Stated task: In the passage on former camp deportees, whose black and bitter humor is said not to have protected him for long?

══ Document passage ══

The remarkable qualities they displayed in the camp, and in particular the acuity of their gaze upon others — an error of appraisal could be fatal — turn against them in normal life, for this same gaze that they cast upon their fellow citizens is of a devastating lucidity about their faults. The despair that ensues cannot for long be counterbalanced by deliberate illusion nor by the struggle for a better world, as Jean Améry or Primo Levi pursued them until they reached their limits. The black and bitter humor of Borowski did not protect him for long either. Others strove to accept the world as it is, with a resigned wisdom that does not preclude struggle, blended into the anonymous mass, took up their creative activity again or committed themselves to it, showed that there are multiple ways of existing in the imperfect world after barbarism.

Where is the true life, the reality? Is it in the camp, still and always, or in what came after liberation? Did the former deportee dream the camp, did he massively repress it or, on the contrary, does he let it keep such a place in his life that it excludes all other interest, all other reality, blurring all the more the differences between dream and reality? Frozen time allows the indissoluble bond between the camp and him to endure, both of them indestructible — he for having survived, the camp as proof of what he survived. If the camp’s hold on him were to loosen, how could he avoid recognizing himself as mortal, he who came so close and so lastingly to death? There would then reactivate within him the memory of the most barbarous ways men have had of putting other men to death.

═══
══ Entries shown ══

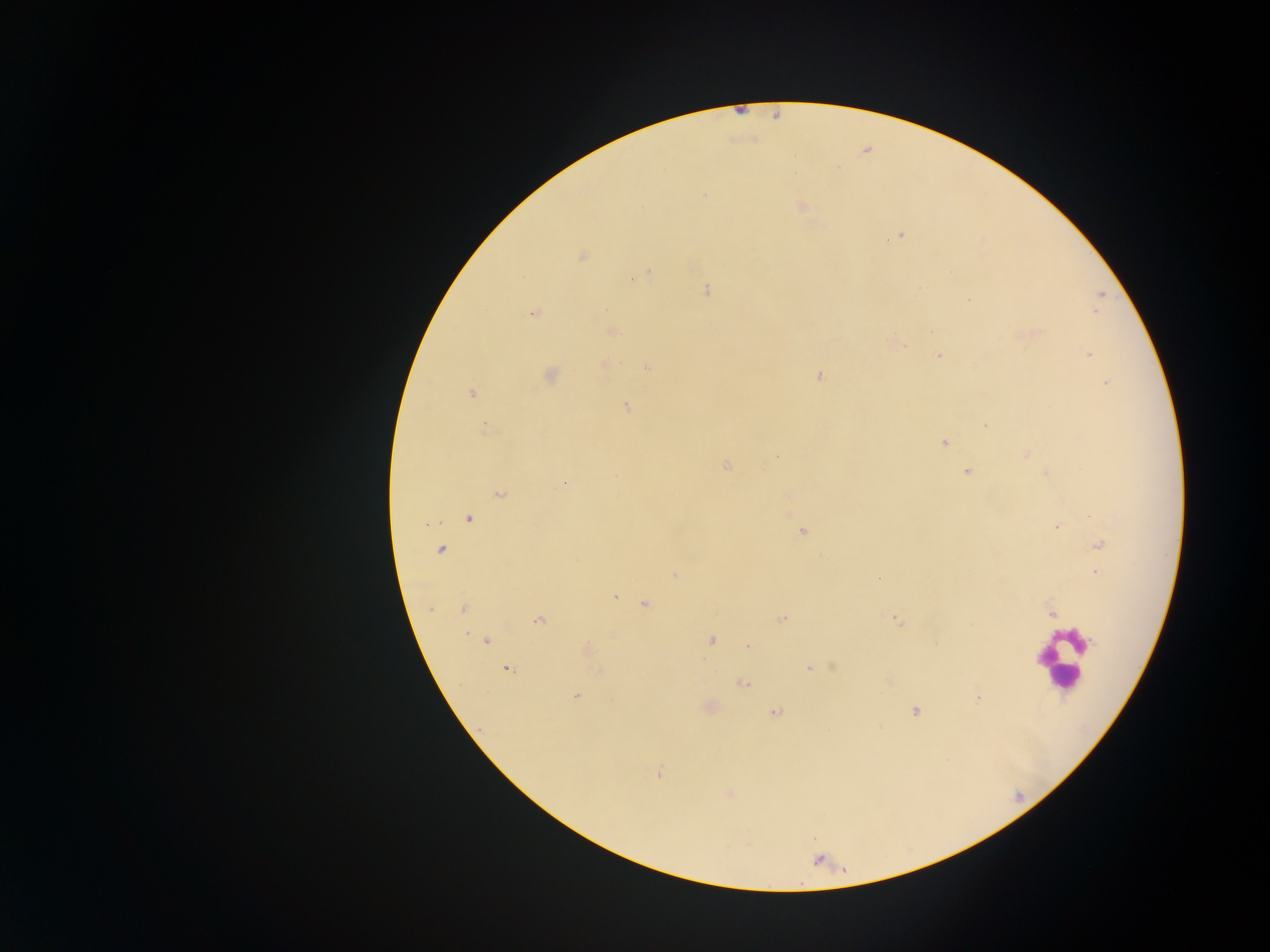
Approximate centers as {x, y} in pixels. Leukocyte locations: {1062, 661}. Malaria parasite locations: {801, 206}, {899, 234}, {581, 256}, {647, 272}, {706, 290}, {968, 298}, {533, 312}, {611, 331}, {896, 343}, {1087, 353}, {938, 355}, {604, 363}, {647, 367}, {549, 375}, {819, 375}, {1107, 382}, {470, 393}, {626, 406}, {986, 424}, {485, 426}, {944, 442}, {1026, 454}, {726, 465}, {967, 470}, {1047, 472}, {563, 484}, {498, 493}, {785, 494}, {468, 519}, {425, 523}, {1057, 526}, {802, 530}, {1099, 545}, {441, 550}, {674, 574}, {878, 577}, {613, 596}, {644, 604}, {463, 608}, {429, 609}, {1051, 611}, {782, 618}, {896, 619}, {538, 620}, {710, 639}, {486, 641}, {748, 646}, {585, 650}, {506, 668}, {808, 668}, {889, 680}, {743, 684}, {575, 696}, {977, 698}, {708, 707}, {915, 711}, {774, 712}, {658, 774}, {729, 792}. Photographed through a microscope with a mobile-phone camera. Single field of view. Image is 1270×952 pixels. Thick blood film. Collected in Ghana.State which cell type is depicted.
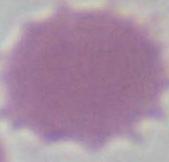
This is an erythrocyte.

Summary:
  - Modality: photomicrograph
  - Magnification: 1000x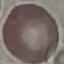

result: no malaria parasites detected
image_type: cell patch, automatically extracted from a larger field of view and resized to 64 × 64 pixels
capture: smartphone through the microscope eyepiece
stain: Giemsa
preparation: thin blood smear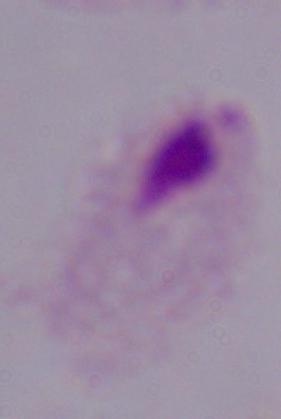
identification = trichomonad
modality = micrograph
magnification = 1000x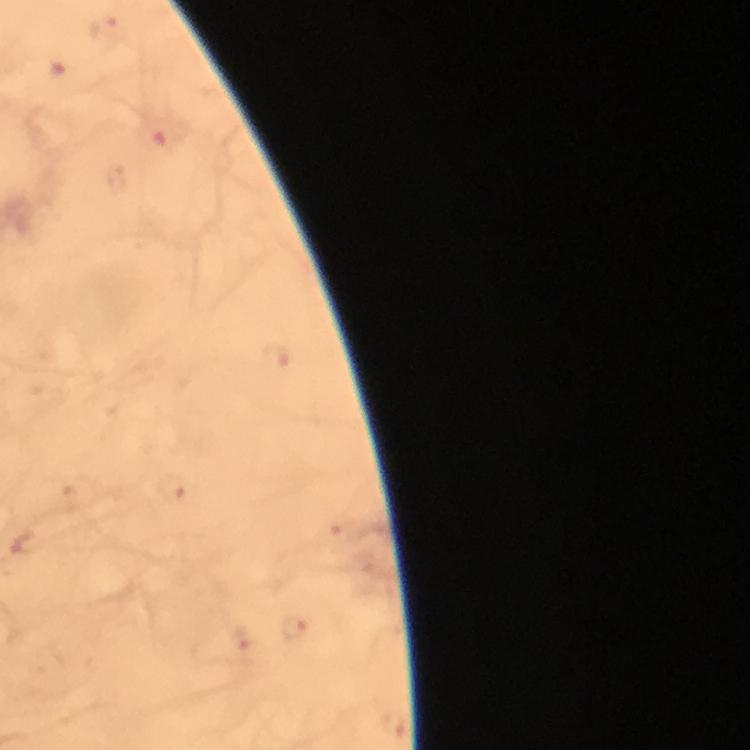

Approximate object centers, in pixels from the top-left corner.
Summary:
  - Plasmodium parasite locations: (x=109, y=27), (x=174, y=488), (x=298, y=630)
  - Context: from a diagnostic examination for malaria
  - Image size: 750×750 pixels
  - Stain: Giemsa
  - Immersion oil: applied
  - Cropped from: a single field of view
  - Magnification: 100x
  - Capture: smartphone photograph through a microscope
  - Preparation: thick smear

═══
══ Entries shown ══

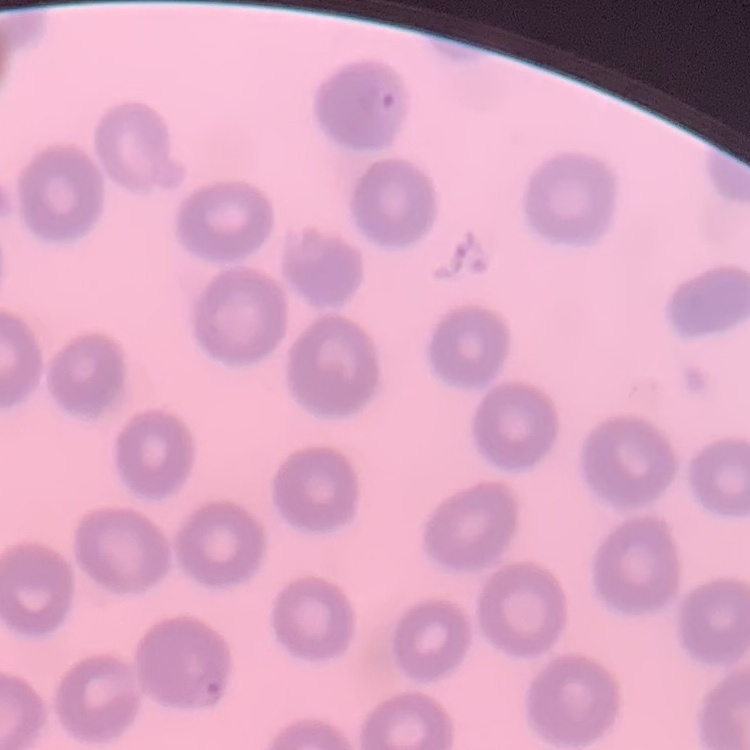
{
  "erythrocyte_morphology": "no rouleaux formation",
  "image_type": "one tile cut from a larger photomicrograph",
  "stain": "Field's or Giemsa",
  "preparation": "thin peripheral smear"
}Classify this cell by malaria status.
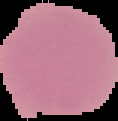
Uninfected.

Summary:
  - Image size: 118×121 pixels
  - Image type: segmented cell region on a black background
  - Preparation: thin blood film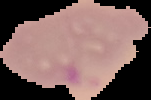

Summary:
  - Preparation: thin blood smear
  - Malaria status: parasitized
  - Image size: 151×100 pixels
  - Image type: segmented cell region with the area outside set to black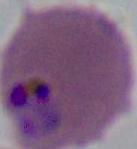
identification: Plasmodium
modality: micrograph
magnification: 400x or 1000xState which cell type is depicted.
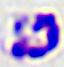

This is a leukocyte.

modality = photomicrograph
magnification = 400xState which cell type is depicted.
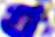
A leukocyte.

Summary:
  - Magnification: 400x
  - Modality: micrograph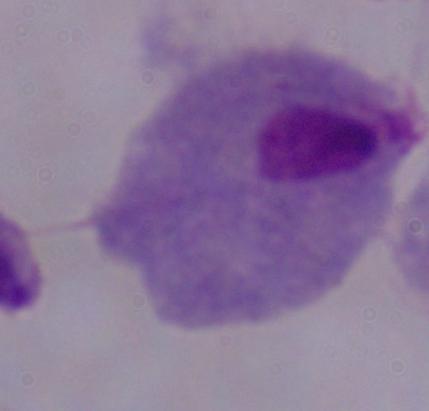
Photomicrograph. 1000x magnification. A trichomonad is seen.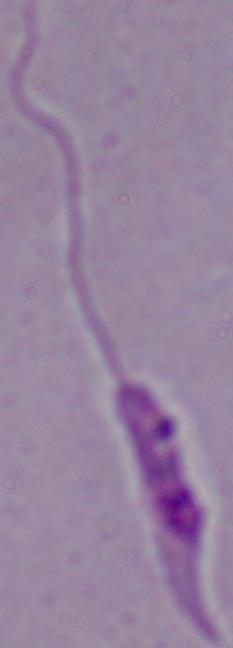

═══
══ Entries shown ══

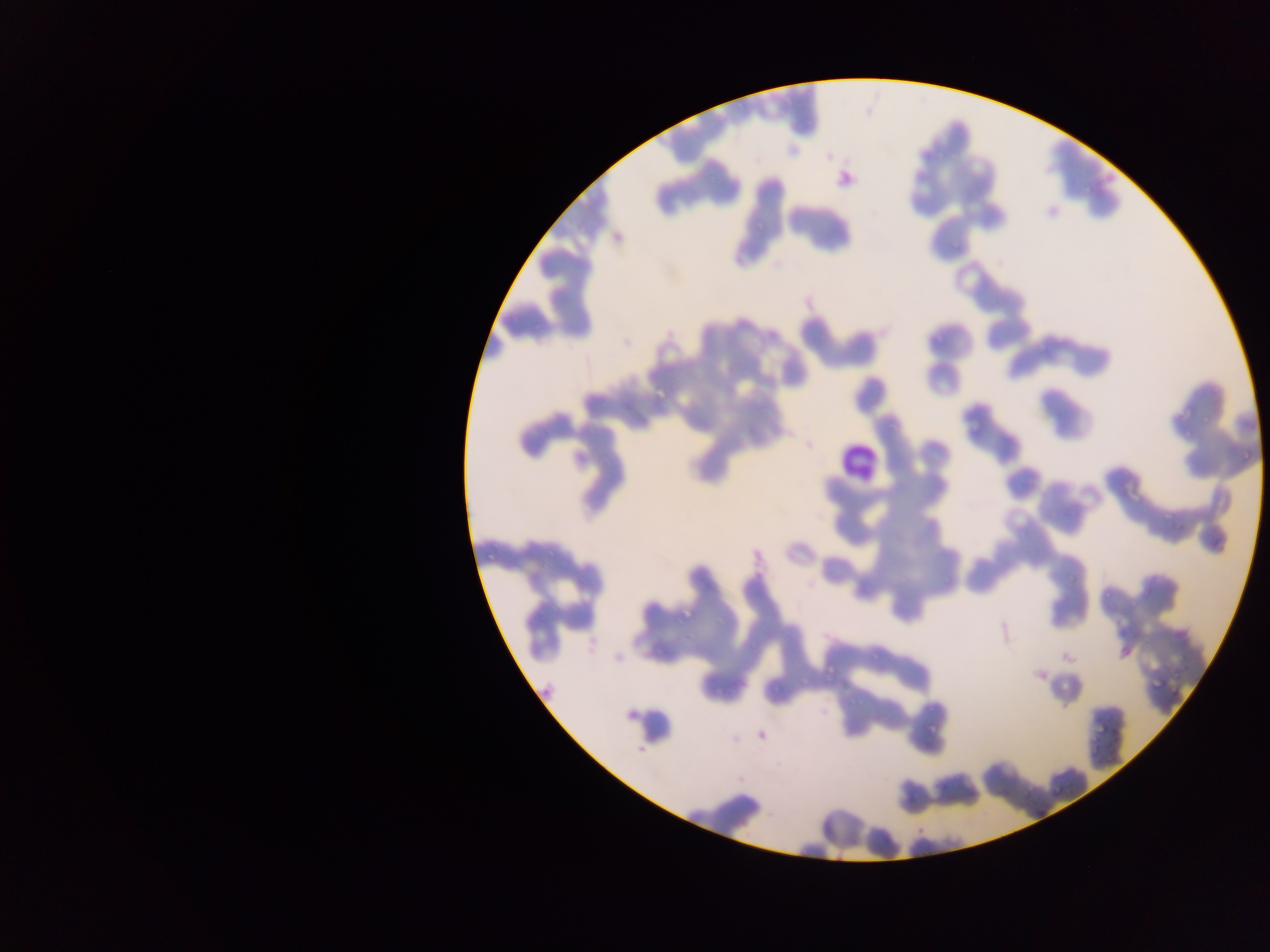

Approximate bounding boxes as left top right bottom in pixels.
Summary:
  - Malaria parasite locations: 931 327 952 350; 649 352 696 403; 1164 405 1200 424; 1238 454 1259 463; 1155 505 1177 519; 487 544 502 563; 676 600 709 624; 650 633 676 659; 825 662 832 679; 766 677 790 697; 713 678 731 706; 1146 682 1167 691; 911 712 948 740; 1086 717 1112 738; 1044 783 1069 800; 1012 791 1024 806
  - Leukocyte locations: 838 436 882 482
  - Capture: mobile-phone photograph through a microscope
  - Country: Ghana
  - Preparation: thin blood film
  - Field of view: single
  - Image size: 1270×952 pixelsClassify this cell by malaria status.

═══

Result for this task: Borowski's.